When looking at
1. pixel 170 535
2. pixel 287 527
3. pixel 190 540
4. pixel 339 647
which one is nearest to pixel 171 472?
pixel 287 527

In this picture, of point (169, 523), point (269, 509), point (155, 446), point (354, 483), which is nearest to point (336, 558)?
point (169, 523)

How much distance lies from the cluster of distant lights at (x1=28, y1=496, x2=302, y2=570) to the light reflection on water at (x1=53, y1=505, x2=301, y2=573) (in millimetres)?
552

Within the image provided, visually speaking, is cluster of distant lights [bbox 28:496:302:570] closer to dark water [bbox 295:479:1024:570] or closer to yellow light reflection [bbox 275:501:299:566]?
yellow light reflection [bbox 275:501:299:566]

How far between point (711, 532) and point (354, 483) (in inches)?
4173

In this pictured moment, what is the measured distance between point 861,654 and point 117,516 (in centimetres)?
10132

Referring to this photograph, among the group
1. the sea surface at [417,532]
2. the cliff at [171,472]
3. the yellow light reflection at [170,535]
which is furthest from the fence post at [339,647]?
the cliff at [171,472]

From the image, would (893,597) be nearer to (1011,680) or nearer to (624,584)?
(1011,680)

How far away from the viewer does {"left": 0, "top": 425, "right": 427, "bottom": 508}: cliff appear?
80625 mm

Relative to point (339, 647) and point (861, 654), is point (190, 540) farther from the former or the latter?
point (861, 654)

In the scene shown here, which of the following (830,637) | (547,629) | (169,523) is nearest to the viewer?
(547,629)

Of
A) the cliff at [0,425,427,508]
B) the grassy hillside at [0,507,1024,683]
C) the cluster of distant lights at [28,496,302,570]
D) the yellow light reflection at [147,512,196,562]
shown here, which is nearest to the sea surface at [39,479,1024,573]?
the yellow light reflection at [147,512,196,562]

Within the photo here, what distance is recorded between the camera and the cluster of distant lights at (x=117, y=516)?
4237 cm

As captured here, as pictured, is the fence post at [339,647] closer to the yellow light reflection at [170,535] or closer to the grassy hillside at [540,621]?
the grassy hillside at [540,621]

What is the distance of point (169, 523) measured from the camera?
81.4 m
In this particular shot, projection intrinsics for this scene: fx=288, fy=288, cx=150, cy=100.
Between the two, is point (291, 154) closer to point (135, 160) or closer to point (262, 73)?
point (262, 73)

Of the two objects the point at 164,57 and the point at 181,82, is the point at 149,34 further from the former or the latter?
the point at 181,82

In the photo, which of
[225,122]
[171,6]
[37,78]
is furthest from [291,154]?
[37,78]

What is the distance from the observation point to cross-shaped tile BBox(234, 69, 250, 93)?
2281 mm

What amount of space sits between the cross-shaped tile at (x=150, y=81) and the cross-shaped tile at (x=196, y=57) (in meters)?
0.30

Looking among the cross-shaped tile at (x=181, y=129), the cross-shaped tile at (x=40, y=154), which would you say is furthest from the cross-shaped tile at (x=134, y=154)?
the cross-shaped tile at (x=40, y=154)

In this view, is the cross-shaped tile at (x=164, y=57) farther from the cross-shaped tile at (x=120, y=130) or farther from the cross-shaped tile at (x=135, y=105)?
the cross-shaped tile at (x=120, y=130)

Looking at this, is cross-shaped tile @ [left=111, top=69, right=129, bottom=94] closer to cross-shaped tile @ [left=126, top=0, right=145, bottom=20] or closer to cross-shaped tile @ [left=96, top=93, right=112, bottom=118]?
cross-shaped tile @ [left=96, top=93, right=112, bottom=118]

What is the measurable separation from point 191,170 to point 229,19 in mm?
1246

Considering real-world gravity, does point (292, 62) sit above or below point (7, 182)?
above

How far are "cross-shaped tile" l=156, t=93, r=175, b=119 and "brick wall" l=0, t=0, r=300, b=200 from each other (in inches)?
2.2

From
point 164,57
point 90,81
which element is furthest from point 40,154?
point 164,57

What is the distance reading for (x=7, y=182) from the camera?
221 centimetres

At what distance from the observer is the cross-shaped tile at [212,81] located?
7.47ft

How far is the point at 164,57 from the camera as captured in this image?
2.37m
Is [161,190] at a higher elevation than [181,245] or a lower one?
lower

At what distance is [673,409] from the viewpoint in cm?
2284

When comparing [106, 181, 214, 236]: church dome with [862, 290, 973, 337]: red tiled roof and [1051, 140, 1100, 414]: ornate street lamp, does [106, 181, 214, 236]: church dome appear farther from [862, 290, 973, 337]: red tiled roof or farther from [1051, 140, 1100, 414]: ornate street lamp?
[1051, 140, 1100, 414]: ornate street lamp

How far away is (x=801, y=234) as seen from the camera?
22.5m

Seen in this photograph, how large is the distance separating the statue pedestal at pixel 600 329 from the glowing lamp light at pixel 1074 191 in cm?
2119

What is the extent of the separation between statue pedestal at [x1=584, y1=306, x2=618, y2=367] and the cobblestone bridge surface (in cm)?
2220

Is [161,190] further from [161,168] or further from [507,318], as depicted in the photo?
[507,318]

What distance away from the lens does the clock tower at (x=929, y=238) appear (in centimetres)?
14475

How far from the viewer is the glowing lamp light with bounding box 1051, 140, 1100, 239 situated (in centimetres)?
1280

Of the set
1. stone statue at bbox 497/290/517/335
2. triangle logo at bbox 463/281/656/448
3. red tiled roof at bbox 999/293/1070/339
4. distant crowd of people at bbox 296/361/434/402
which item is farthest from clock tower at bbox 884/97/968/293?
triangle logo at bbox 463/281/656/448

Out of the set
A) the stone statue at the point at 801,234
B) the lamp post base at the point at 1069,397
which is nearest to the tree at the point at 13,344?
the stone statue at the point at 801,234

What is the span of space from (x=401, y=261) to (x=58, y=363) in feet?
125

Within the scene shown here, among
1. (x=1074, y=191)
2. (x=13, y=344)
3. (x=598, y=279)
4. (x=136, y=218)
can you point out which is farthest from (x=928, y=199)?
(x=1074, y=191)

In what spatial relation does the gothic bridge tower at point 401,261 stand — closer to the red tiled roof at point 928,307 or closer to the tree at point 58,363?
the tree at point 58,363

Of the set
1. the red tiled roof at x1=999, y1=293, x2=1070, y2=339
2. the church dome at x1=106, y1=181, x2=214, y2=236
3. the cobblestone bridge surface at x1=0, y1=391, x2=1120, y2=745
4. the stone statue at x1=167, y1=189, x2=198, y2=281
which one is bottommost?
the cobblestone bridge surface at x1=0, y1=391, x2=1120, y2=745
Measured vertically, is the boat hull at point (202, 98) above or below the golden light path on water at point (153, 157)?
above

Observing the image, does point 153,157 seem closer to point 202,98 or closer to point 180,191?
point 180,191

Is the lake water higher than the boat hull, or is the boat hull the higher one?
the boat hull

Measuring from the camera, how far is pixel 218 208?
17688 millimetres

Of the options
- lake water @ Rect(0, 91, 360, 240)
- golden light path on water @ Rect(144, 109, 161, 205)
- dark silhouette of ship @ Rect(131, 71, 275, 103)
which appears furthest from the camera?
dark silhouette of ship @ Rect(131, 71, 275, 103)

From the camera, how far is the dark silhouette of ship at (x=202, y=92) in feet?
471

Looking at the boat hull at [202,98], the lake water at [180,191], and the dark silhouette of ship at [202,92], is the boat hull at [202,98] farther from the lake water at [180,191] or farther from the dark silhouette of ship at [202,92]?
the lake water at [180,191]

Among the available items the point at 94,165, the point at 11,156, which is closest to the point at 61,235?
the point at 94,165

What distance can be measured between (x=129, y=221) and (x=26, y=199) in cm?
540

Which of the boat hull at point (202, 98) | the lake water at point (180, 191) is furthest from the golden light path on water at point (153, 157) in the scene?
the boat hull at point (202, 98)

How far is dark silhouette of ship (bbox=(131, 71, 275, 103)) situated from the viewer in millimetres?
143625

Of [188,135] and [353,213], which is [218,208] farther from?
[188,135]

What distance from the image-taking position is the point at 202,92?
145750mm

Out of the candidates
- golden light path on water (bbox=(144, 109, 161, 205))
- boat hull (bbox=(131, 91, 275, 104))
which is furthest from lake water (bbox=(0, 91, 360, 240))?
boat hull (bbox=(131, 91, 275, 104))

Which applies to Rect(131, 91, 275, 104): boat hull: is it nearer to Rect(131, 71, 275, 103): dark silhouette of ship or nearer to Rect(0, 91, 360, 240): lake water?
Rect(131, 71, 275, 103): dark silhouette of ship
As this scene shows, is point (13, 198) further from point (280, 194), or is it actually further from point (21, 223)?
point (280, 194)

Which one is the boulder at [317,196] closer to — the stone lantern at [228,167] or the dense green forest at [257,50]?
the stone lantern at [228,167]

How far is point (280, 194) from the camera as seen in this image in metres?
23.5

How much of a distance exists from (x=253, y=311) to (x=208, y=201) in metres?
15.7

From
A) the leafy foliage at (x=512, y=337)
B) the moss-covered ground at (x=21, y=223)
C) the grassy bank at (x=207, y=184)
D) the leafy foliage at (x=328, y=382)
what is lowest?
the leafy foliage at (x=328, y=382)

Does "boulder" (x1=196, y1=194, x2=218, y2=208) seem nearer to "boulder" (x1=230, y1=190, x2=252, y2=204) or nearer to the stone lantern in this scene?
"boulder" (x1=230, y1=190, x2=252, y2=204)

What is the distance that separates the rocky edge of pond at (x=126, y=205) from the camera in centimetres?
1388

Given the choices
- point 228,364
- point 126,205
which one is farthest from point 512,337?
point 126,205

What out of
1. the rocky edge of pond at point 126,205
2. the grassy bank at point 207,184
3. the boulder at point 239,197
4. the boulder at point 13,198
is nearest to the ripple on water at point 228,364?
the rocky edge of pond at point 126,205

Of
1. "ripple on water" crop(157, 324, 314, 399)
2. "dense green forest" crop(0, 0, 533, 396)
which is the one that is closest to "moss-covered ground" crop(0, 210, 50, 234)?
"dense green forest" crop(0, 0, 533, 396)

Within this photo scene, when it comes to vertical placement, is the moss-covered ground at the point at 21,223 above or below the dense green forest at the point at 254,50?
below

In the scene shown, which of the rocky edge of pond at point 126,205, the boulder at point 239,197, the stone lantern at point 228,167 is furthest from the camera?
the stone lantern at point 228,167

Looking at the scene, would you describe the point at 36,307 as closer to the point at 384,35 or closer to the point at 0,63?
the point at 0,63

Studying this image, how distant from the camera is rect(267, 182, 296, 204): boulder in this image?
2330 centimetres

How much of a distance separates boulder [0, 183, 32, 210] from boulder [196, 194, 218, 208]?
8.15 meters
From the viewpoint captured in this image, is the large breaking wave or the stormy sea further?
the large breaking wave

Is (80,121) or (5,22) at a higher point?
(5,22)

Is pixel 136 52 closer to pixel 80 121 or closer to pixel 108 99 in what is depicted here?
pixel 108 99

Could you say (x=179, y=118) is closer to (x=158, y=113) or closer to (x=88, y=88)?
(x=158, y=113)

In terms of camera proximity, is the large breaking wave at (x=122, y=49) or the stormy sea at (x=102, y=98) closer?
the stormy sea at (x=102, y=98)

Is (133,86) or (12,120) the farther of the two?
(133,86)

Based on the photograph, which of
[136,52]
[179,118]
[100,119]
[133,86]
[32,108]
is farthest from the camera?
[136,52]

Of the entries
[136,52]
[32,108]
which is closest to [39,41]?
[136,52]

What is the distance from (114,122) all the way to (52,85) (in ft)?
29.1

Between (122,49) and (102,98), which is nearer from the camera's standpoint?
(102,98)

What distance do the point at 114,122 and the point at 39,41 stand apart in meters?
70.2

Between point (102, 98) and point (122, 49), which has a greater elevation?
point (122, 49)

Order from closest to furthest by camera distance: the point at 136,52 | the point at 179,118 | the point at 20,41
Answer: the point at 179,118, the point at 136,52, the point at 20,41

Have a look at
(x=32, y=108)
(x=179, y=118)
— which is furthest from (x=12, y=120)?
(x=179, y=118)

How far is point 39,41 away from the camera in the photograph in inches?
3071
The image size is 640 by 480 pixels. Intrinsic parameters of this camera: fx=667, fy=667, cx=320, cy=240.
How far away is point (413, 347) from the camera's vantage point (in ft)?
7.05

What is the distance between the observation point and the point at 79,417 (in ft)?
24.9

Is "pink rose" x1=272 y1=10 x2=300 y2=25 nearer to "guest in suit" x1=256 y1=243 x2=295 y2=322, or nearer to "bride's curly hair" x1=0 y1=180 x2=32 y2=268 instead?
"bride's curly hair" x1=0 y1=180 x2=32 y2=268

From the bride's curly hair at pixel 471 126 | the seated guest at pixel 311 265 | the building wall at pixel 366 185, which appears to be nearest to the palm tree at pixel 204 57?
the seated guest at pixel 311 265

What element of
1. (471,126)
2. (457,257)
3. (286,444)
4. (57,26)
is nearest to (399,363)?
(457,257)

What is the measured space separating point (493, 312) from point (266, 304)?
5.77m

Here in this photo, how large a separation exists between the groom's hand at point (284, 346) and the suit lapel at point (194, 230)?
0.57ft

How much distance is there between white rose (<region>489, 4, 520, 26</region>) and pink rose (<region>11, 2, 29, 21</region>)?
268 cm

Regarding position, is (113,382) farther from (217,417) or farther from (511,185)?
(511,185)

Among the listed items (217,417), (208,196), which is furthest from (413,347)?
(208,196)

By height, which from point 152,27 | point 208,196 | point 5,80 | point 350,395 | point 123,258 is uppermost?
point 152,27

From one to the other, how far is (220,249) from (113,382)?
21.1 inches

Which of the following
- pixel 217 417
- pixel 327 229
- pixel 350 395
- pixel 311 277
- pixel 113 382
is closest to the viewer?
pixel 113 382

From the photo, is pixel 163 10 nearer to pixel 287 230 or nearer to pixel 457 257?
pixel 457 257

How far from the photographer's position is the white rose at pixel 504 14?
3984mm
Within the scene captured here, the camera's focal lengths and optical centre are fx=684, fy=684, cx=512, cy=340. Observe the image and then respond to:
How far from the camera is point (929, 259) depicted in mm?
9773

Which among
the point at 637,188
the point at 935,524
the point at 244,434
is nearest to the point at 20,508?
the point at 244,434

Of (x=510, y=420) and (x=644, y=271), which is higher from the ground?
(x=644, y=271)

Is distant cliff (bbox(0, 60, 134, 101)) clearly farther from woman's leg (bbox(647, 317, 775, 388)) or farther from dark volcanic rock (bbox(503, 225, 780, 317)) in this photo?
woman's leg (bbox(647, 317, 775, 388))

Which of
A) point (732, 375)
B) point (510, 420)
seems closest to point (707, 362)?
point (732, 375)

• **WHAT IS EXPECTED**: Reproduce exactly the lines from the one containing "Among the listed" through the last line of the records above, including both, and nothing else.

• **THE RESPONSE**:
Among the listed items (217,417), (208,196), which is furthest from (413,347)?
(208,196)

By height, which from point 152,27 | point 208,196 | point 5,80 | point 350,395 | point 123,258 is uppermost?
point 152,27

From one to the other, how far is (220,249) from (113,382)?
21.1 inches

Which of the following
- pixel 217 417
- pixel 327 229
- pixel 350 395
- pixel 311 277
- pixel 113 382
is closest to the viewer?
pixel 113 382

From the photo, is pixel 163 10 nearer to pixel 287 230 or nearer to pixel 457 257?
pixel 457 257

How far from the photographer's position is the white rose at pixel 504 14?
3984mm
Within the scene captured here, the camera's focal lengths and optical centre are fx=684, fy=684, cx=512, cy=340. Observe the image and then respond to:
How far from the camera is point (929, 259) depicted in mm?
9773

Which among
the point at 637,188
the point at 935,524
the point at 244,434
is nearest to the point at 20,508?
the point at 244,434

Of (x=510, y=420) and (x=644, y=271), which is higher from the ground?
(x=644, y=271)

Is distant cliff (bbox(0, 60, 134, 101)) clearly farther from woman's leg (bbox(647, 317, 775, 388)) or farther from dark volcanic rock (bbox(503, 225, 780, 317)) in this photo?
woman's leg (bbox(647, 317, 775, 388))

Which of
A) point (732, 375)
B) point (510, 420)
seems closest to point (707, 362)?
point (732, 375)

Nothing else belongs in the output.